Match by pattern — "starts with", "contains", "ends with".
Exact matching breaks the moment you need partial matches. The % wildcard means "anything, any length." Searching messy text — names, emails, product codes — is constant in analysis.
A teammate asks: "All customers with a Gmail address" — WHERE email LIKE '%@gmail.com'.
Collapsing many rows into summary numbers — the core of reporting and dashboards.
"How many?" — count the rows that match.
COUNT is the first aggregate you'll reach for, every day. "How many sign-ups this week?" "How many failed payments?" "How many active accounts?" COUNT answers them all.
A teammate asks: "How many orders did we ship yesterday?" — SELECT COUNT(*) FROM orders WHERE shipped_date = 'yesterday'.
Total a numeric column. Average it.
After "how many?" comes "how much?" — SUM totals a column, AVG gives you its average. Both are headline-number generators: total revenue, average order value, total time on site.
A teammate asks: "What was our total revenue this month?" — SUM(amount). "Average order value?" — AVG(amount).
Find the smallest or largest value in a column.
Extremes summarize a dataset fast — biggest customer by spend, slowest page by load time, latest activity timestamp, smallest non-zero balance. Part of the same aggregate family as COUNT/SUM/AVG.
A teammate asks: "When did this account last log in?" — MAX(login_time). "Smallest order we've shipped?" — MIN(amount).
Run an aggregate once per category — one row per group.
GROUP BY is the unlock for almost every analyst dashboard — sales by region, sign-ups per day, errors per service. Without it, an aggregate collapses everything to one number. With it, you get one number per bucket.
A teammate asks: "How many orders per state?" — SELECT state, COUNT(*) FROM orders GROUP BY state.
Filter groups after aggregating — WHERE for buckets.

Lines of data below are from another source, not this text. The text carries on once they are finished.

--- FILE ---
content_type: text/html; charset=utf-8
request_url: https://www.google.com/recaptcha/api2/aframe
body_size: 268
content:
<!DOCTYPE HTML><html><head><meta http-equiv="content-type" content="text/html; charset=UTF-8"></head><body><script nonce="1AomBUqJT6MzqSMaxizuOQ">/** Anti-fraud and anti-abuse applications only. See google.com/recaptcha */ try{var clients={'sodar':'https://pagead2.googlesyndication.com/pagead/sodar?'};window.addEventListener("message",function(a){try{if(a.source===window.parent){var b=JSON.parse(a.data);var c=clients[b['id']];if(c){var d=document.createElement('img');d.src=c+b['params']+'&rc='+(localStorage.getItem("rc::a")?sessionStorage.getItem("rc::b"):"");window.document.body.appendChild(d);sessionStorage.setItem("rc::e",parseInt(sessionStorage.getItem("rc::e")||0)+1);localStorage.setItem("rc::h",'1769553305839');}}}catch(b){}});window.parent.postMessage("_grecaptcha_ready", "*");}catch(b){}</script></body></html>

WHERE filters rows before grouping. HAVING filters the groups themselves. The rule: if you're filtering on an aggregate (COUNT > 5, SUM > 1000), it goes in HAVING, not WHERE.
A teammate asks: "Which customers placed more than five orders?" — GROUP BY customer_id HAVING COUNT(*) > 5.

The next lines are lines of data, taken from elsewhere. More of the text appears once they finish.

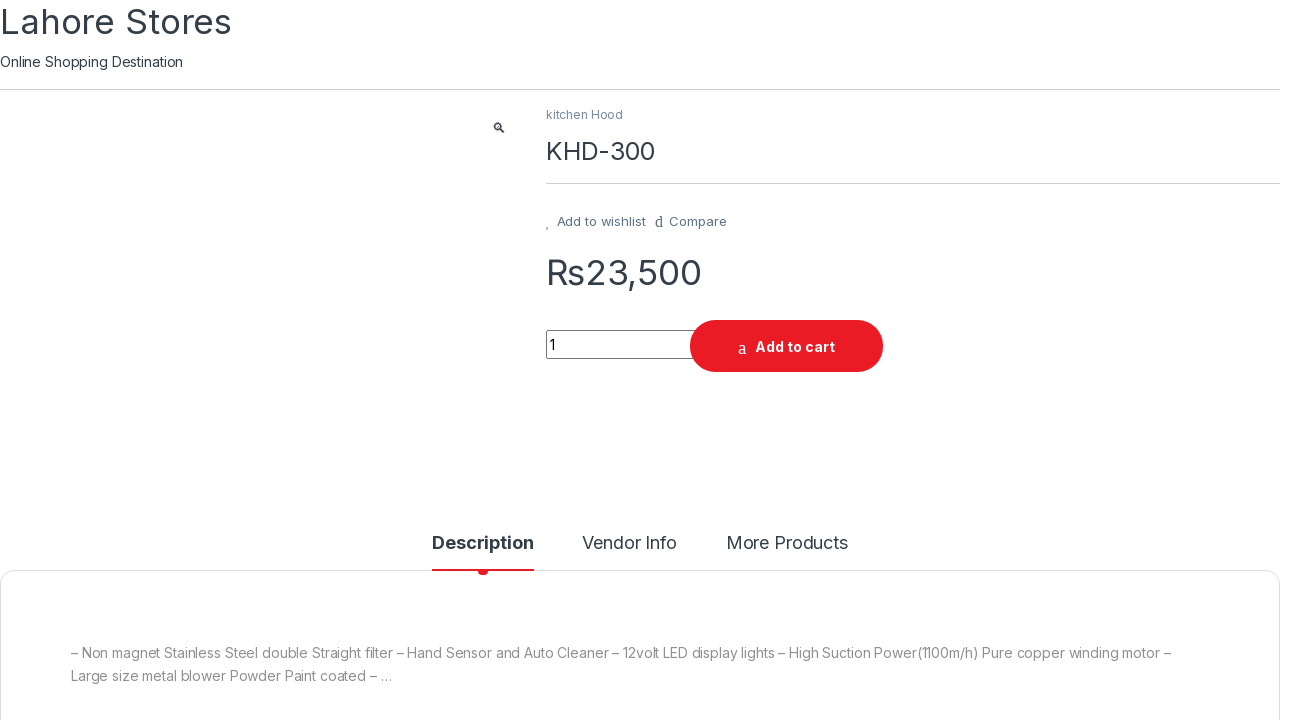

--- FILE ---
content_type: text/html; charset=utf-8
request_url: https://www.google.com/recaptcha/api2/aframe
body_size: 266
content:
<!DOCTYPE HTML><html><head><meta http-equiv="content-type" content="text/html; charset=UTF-8"></head><body><script nonce="qwgfXA-JNstW2PUYi0l8RA">/** Anti-fraud and anti-abuse applications only. See google.com/recaptcha */ try{var clients={'sodar':'https://pagead2.googlesyndication.com/pagead/sodar?'};window.addEventListener("message",function(a){try{if(a.source===window.parent){var b=JSON.parse(a.data);var c=clients[b['id']];if(c){var d=document.createElement('img');d.src=c+b['params']+'&rc='+(localStorage.getItem("rc::a")?sessionStorage.getItem("rc::b"):"");window.document.body.appendChild(d);sessionStorage.setItem("rc::e",parseInt(sessionStorage.getItem("rc::e")||0)+1);localStorage.setItem("rc::h",'1769076954648');}}}catch(b){}});window.parent.postMessage("_grecaptcha_ready", "*");}catch(b){}</script></body></html>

Give a computed column a readable name. Sort by it to build a ranked report.
AS renames any column in your output — especially useful for computed ones that would otherwise show up as COUNT(*). Once named, you can ORDER BY that name to turn a breakdown into a ranking. This is the leaderboard pattern every analyst uses.
A teammate asks: "Rank our regions by total sales, biggest first" — SELECT region, SUM(amount) AS total FROM orders GROUP BY region ORDER BY total DESC.
Two-phase challenges that force you to reach into your toolkit twice in sequence. Each phase requires a different query shape.
Phase 1: identify a group. Phase 2: narrow it with a second condition.
Two-step targeting mirrors real analysis — first find the right slice, then filter further with AND to act on the exact subset. By this wave you know both; the challenge is combining them under pressure.
Phase 1: WHERE type = 'Warden' — lock all Wardens to break their shields. Phase 2: WHERE type = 'Warden' AND health > 60 — finish only the dangerous ones.
Phase 1: isolate one class. Phase 2: widen to catch both hostile classes.
Sometimes you need to run queries in stages — clear one subset first, then pivot to a broader filter. The two phases reinforce that WHERE (narrow) and OR (wide) are opposite tools for opposite jobs.
Phase 1: WHERE type = 'Scout' — clear the escort. Phase 2: WHERE type = 'Raider' OR type = 'Warden' — finish the exposed heavies.